# Rosie's injury



## weez74 (Feb 9, 2011)

Hi everyone,

I'm just back from a week in Spain (on the beach with my husband and our human babies getting some sunshine, chorizo, wine and relaxation!). Rosie had a holiday with my sister's family and their 2yr old springer/staffy cross.

All went well, except for a major regression on the toilet training front, until Friday, when Rosie ignored Oscar's warning growl and stole his chew. He went for it (they don't think he really went for her) and the next thing they knew, Rosie's eye was filled with blood.

So, they made an emergency vet trip and luckily it was her lower eye lid, not her eye and she is now on antibiotics.

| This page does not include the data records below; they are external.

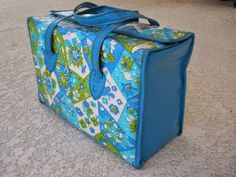 Vintage Diaper Bag blue and avocado green. This is exactly the kind of bag I had for my eldest. It wasnt pretty, but it was practical. Kept the bottles upright and everything pretty much stayed in it's place. Vintage Baby Clothes, Vintage Toys, Retro Vintage, Retro Baby, Baby Memories, Childhood Memories, Baby Equipment, Ideal Toys, Thing 1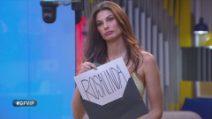 Rosalinda Cannavò eliminata, è Dayane a leggere il responso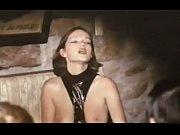 Секс хозяйки с прислугой в ванной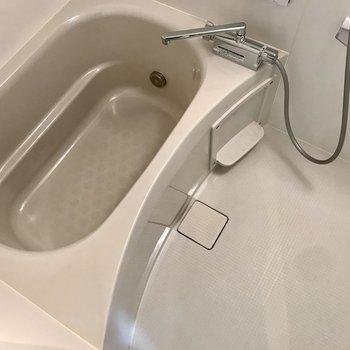お風呂は追い焚きです。※写真は前回募集時のものです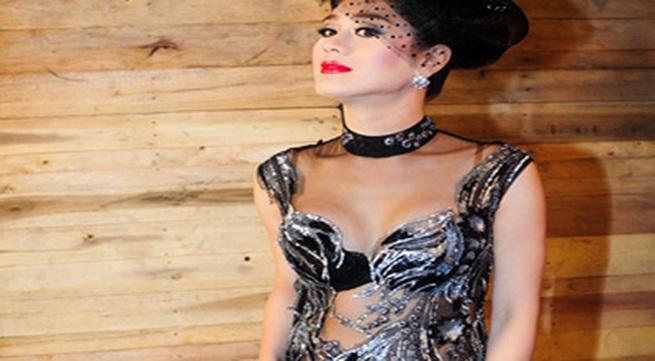 Choáng vì Lâm Chi Khanh váy xuyên thấu táo bạo khoe dáng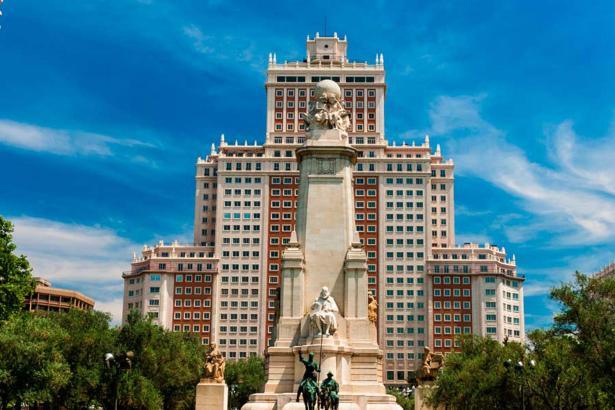 Das Edificio España liegt Mitten im Zentrum von Madrid an der Plaza Cervantes.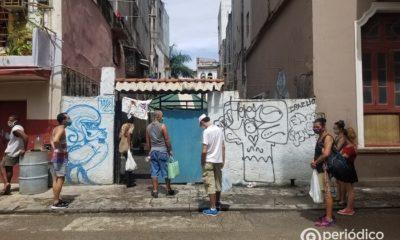 Multan a cubano con 1.200 pesos por decir que en EEUU no hay colas para comprar alimento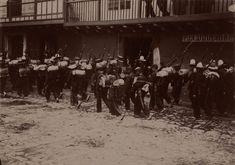 Las inéditas y extraordinarias fotos francesas que revelan la Colombia del siglo XIX - BBC News Mundo Bbc News, Cali, Concert, World, War, Bogota Colombia, Social Science, 19th Century, Latin America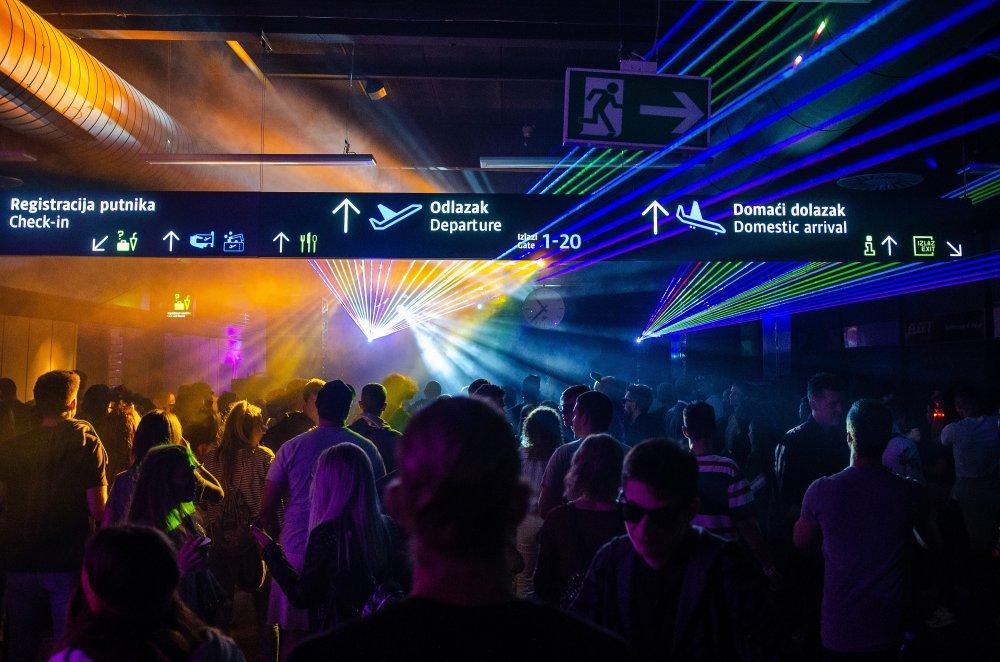 Foto Ljubitelji Elektronske Glazbe Uzivali U Spektakularnom Partyju Na Zagrebackom Plesu Tportal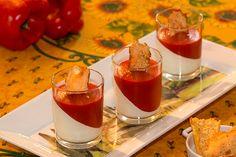 Panna cotta de chèvre et poivron rouge Panna Cotta, Christmas Time, Mousse, Entrees, Menu, Cheesecake, Cooking, Ethnic Recipes, Desserts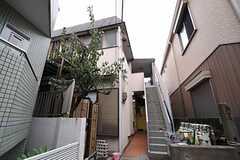 シェアハウスの外観。1階がシェアハウス、2階は賃貸アパートです。(2013-10-31,共用部,OUTLOOK,1F)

We picked her up at lunch time and I was SO pleased to see her. Her eye looks horrid, and worse for racing round the garden with the kids this afternoon, but we're off to our vet tomorrow (apparently they're all linked up by computer so they already have all the details) so I'll know more about it then. I'm just very glad to get her home! 

Louise x


----------



## embee (Dec 27, 2010)

Ahhh poor little Rosie. Hope your visit to the vet goes OK. I bet she was pleased to see you when you got back.


----------



## weez74 (Feb 9, 2011)

She really was, it was lovely!


----------



## embee (Dec 27, 2010)

weez74 said:


> She really was, it was lovely!


Has her stomach settled down now? Is she still just eating fish based foods?


----------



## kendal (Jul 16, 2009)

aww poor girl, hope she has learned her lesson to litsen to other dogs growls. he prabaly just ghave her a telling off and just caught her eye. 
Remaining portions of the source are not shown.